▸ Task:
Quote the data below in full, minus the images.

Saved data entries:
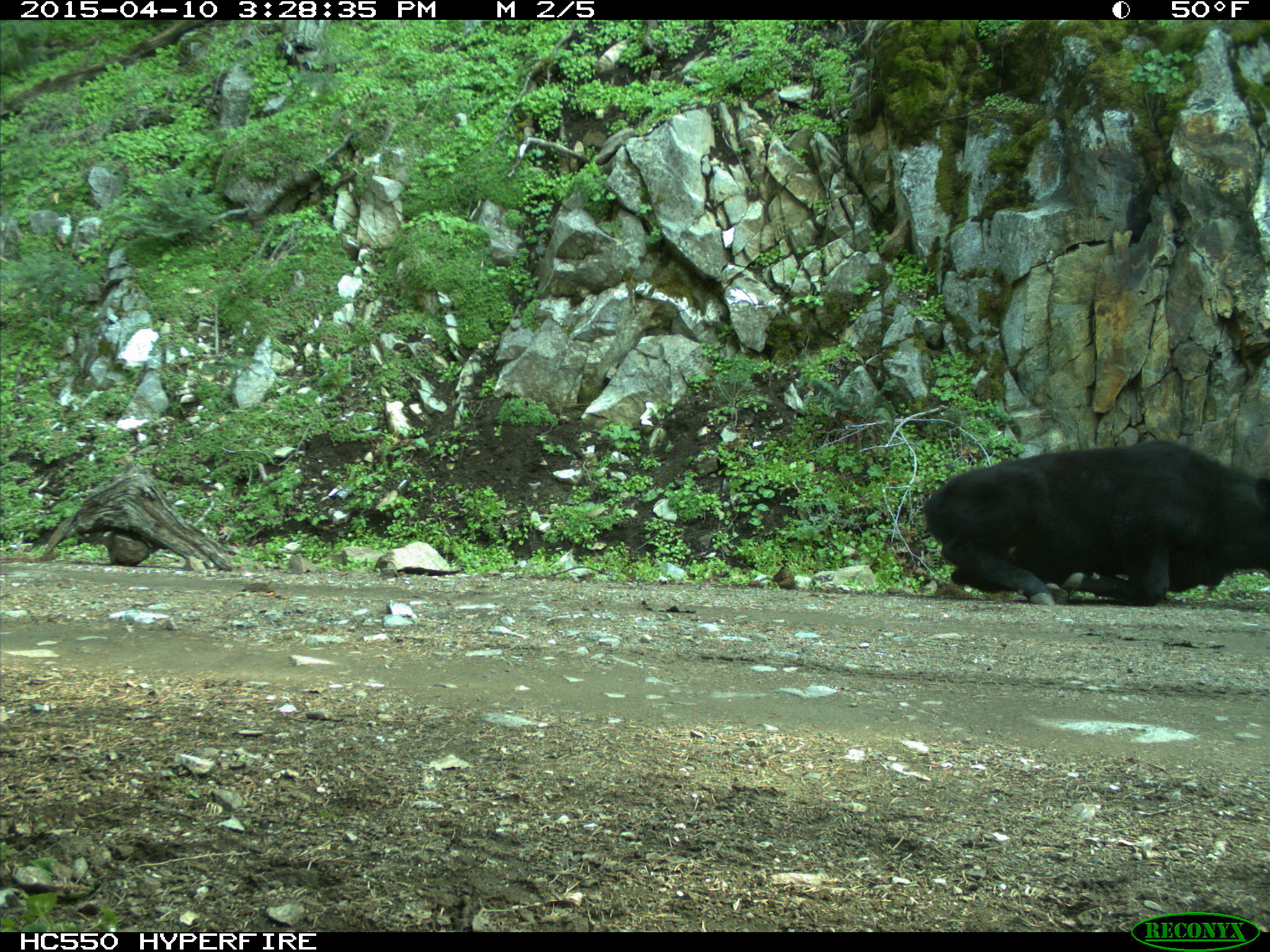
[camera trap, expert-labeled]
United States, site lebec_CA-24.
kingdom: Animalia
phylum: Chordata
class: Mammalia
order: Artiodactyla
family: Bovidae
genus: Bos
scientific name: Bos taurus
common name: domestic cow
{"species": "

▸ Expected answer:
[camera trap, expert-labeled]
United States, site lebec_CA-24.
kingdom: Animalia
phylum: Chordata
class: Mammalia
order: Artiodactyla
family: Bovidae
genus: Bos
scientific name: Bos taurus
common name: domestic cow
{"species": "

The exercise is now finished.